Analysis was not commonly taught as a separate course (except at Indiana and Florida State), but was often included in the design courses. We identified few courses explicitly designed to teach implementation, despite common recognition that strong and innovative instruction can be rejected if implementation strategies or critical understanding of implementation environments is neglected (Ely 1990; Tessmer 1990). This could be an area in which the field could improve our training of new designers.
Courses outside the ADDIE framework
In addition, we looked for patterns in the courses taught outside of the ADDIE framework across all the departments. Common courses included foundations courses that provided introductory readings to the field, advanced readings courses and seminars, psychology and human development courses, courses that taught writing skills, basic research overview courses, and courses teaching educational technologies (see Tables 6, 7). For most of the programs, it appears that methodology courses are not frequently taught by IDT faculty, but are instead offered through a collaboration with another program within the college. However, it was positive to note the wide variety of methodology courses offered to students, including a strong balance between qualitative and quantitative methods. We found at the master’s level that all schools require a foundations course. Other than this course and the ADDIE courses mentioned above, there were few common patterns in what was required at the master’s level. Instead the pattern was for wide variety between the programs.

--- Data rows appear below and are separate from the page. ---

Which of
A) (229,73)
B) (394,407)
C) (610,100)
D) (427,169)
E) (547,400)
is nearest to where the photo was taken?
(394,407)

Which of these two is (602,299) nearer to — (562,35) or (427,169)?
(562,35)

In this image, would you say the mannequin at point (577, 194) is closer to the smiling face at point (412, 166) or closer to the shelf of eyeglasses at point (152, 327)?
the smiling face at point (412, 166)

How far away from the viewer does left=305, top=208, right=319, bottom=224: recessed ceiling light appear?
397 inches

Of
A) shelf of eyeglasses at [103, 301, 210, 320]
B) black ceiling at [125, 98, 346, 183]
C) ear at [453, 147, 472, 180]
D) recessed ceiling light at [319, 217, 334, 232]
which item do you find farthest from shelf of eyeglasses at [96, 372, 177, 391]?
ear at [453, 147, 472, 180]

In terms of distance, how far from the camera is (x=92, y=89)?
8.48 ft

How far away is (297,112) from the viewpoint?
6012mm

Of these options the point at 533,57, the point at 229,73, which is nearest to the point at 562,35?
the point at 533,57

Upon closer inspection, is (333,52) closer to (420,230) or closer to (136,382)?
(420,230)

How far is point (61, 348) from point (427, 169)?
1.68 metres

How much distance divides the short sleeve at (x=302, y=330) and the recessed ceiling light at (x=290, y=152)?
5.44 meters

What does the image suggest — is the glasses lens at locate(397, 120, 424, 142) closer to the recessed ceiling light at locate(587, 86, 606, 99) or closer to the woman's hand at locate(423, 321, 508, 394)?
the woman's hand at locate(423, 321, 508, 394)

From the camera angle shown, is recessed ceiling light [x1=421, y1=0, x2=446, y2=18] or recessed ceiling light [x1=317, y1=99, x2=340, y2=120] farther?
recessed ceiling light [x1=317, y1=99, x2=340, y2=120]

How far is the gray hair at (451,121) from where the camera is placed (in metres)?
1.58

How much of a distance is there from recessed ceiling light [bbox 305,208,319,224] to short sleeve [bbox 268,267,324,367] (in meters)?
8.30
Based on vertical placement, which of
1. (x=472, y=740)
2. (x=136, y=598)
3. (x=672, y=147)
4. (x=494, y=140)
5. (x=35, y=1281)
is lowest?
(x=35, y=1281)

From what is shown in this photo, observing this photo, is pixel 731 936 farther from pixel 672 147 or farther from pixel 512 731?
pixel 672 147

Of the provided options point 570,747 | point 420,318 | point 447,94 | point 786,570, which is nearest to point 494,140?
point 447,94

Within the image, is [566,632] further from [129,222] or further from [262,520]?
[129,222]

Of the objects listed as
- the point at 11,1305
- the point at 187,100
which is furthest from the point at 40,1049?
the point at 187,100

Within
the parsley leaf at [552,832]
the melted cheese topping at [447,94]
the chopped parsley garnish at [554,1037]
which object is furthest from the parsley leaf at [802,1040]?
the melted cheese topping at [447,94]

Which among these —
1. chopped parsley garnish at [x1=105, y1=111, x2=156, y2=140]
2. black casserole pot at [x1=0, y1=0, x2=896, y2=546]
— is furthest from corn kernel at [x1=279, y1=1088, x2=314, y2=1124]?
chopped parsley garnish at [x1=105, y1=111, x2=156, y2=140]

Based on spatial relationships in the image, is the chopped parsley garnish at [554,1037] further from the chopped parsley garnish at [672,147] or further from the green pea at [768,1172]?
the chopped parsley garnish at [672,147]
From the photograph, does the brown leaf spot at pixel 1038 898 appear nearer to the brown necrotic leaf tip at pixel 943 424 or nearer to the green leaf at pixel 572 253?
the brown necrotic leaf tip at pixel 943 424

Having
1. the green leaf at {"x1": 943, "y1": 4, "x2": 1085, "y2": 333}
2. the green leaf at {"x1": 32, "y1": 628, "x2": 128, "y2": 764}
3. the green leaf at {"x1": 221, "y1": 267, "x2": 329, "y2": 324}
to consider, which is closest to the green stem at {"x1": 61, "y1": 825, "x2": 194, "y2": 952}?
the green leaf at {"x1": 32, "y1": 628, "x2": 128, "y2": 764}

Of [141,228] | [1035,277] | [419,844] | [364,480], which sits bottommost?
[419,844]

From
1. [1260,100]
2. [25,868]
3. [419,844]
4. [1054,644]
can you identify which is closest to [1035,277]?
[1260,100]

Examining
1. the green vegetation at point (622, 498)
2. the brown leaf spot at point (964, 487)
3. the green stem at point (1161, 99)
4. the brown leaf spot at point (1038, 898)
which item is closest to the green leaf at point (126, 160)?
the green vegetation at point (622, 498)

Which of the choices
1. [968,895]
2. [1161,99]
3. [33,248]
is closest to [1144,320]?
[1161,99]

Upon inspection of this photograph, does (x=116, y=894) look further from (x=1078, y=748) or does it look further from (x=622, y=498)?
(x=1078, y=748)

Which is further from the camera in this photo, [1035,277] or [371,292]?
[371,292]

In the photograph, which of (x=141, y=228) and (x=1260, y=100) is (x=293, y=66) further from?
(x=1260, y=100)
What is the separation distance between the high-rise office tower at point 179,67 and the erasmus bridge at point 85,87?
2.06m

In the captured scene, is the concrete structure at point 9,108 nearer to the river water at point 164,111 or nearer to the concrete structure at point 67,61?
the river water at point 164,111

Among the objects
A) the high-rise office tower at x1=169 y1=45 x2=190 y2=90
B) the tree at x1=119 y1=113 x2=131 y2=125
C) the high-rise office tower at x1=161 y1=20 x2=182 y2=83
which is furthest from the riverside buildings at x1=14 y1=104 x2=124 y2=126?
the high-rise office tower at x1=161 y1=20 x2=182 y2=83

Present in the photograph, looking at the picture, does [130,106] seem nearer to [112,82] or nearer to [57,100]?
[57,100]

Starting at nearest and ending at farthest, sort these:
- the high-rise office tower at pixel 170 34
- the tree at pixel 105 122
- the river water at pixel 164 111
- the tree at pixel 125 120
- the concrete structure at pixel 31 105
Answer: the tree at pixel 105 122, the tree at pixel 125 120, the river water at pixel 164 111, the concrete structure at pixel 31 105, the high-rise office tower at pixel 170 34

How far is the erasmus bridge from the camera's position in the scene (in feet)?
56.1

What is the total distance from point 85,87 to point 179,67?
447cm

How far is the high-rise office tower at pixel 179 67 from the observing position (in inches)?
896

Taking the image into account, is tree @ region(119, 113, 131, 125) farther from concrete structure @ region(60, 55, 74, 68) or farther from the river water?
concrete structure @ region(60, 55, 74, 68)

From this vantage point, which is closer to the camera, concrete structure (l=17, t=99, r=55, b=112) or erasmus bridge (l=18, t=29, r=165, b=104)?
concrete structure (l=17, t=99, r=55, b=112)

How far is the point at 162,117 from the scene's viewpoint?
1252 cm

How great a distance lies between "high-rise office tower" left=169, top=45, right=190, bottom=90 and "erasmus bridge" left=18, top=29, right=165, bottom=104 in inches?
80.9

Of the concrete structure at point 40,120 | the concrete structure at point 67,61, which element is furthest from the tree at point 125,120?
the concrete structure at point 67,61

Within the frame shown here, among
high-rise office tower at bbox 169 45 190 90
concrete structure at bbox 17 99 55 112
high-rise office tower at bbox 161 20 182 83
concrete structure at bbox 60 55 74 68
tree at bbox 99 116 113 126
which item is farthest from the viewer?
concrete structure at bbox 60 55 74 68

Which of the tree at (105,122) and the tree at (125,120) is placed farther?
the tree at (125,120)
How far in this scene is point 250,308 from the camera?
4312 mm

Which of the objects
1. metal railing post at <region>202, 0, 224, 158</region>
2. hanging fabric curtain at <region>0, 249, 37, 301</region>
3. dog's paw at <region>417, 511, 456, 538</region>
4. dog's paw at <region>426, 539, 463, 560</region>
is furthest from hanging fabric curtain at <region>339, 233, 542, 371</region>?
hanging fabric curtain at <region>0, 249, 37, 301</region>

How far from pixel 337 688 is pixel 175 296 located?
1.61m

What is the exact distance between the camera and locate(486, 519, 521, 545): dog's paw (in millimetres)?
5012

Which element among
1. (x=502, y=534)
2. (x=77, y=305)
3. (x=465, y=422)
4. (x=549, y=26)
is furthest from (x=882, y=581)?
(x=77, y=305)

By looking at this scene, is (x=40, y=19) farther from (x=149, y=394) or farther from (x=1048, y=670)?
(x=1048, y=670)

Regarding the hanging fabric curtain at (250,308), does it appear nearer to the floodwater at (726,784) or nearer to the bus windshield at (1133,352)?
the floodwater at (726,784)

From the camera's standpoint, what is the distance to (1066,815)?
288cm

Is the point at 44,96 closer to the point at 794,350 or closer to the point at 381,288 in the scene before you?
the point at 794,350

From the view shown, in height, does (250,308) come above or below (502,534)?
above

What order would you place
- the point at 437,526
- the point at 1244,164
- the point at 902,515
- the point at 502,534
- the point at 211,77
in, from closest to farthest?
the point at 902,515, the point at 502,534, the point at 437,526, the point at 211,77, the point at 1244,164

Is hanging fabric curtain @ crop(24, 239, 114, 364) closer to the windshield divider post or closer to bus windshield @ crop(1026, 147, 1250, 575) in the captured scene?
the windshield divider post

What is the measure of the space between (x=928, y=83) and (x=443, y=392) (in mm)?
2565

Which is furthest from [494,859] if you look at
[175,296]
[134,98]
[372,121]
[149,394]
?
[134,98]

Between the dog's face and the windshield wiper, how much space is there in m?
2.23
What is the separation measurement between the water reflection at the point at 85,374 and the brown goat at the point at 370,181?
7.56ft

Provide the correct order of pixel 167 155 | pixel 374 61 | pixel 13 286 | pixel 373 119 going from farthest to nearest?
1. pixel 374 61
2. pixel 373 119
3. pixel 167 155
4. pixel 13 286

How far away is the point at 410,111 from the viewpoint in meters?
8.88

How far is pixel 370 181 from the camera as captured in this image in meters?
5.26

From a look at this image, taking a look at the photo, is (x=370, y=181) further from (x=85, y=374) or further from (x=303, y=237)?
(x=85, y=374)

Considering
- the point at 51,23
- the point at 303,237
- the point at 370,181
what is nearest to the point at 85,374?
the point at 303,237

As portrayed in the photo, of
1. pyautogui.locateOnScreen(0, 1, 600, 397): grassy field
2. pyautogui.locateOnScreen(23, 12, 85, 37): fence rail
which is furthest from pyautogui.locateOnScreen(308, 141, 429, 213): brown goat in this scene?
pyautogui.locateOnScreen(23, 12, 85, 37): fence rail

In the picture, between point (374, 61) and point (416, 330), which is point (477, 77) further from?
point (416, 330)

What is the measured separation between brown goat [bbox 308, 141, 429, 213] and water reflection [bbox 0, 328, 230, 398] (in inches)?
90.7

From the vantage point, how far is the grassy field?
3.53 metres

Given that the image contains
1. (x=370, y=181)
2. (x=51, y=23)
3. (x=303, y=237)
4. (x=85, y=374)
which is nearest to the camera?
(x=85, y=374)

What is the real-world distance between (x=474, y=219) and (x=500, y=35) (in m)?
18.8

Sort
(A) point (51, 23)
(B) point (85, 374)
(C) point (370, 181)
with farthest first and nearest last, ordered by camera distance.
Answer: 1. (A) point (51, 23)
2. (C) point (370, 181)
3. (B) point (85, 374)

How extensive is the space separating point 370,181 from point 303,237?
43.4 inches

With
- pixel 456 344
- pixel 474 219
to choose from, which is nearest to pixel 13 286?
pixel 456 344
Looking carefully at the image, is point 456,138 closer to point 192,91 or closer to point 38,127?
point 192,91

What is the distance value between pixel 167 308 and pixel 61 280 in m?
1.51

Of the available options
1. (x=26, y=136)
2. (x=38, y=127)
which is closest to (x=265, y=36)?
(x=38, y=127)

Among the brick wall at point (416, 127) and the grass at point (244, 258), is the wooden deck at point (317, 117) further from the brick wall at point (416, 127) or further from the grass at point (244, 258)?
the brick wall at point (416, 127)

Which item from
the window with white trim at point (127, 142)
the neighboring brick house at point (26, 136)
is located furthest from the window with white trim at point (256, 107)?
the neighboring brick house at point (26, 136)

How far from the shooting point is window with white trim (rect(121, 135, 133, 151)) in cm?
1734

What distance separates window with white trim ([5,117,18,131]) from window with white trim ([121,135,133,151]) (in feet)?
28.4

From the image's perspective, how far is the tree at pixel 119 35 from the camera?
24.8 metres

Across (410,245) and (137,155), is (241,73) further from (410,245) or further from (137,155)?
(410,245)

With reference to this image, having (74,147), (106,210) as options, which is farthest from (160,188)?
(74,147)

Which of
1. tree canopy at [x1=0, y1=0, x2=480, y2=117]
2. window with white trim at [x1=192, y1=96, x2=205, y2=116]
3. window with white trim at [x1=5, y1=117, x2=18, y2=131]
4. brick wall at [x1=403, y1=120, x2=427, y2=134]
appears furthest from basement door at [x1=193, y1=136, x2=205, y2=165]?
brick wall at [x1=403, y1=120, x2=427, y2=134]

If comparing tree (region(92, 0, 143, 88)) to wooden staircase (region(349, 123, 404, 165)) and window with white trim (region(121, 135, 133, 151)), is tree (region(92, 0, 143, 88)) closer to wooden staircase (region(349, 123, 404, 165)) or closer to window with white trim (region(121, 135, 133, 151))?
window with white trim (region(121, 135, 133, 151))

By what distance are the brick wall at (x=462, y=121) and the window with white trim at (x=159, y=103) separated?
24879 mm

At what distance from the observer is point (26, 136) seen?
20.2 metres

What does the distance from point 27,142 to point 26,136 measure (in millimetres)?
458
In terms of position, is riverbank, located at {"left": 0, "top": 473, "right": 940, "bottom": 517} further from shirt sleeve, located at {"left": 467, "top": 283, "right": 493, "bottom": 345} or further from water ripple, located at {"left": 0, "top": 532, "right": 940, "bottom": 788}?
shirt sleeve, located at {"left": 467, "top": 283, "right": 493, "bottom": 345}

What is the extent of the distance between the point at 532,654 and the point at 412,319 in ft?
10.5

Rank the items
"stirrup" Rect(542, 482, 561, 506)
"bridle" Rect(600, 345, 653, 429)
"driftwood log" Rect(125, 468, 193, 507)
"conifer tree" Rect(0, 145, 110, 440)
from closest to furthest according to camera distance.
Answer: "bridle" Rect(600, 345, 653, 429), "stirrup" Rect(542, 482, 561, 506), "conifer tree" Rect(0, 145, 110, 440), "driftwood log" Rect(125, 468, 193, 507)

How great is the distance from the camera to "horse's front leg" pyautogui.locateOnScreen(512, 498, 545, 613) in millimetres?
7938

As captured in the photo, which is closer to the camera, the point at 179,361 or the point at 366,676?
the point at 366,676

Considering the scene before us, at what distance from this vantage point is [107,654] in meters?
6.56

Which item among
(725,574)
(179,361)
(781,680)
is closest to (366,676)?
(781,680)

At the PhD level, it was very difficult to discern major patterns except for this one—each program emphasized flexibility and student choice in determining their program of study. We found that most of the programs required courses that could be selected from multiple options, making discrete categorization nearly impossible. However, we did identify a few smaller patterns. Every program required a general research methodology course, and typically multiple qualitative and quantitative methods. It was common for programs to offer, and three required, courses focused explicitly on learning how to write more effectively, including literature review courses. Most programs required at least one design course at the doctoral level, but rarely development courses. No courses directly focused on implementation were observed to be required, and only one school explicitly required an evaluation course, while it was an option to fulfill a requirement at one other. It could be that these schools require students to earn a master’s degree in the discipline prior to engaging in doctoral work, and consider the master’s courses in these areas sufficient.
Perhaps surprisingly, no programs were observed to require any courses in educational technologies at either the M.S or PhD level, even though many such courses were offered as electives. In addition, for a field with a rich history in psychology/learning theory (Driscoll 2004) and instructional theory (Reigeluth and Carr-Chellman 2009), we were surprised that so few courses are required in this area. As far as we could determine, only two programs required courses in psychology, human development, or learning theory at the doctoral level, and only two required courses in instructional methods/pedagogy.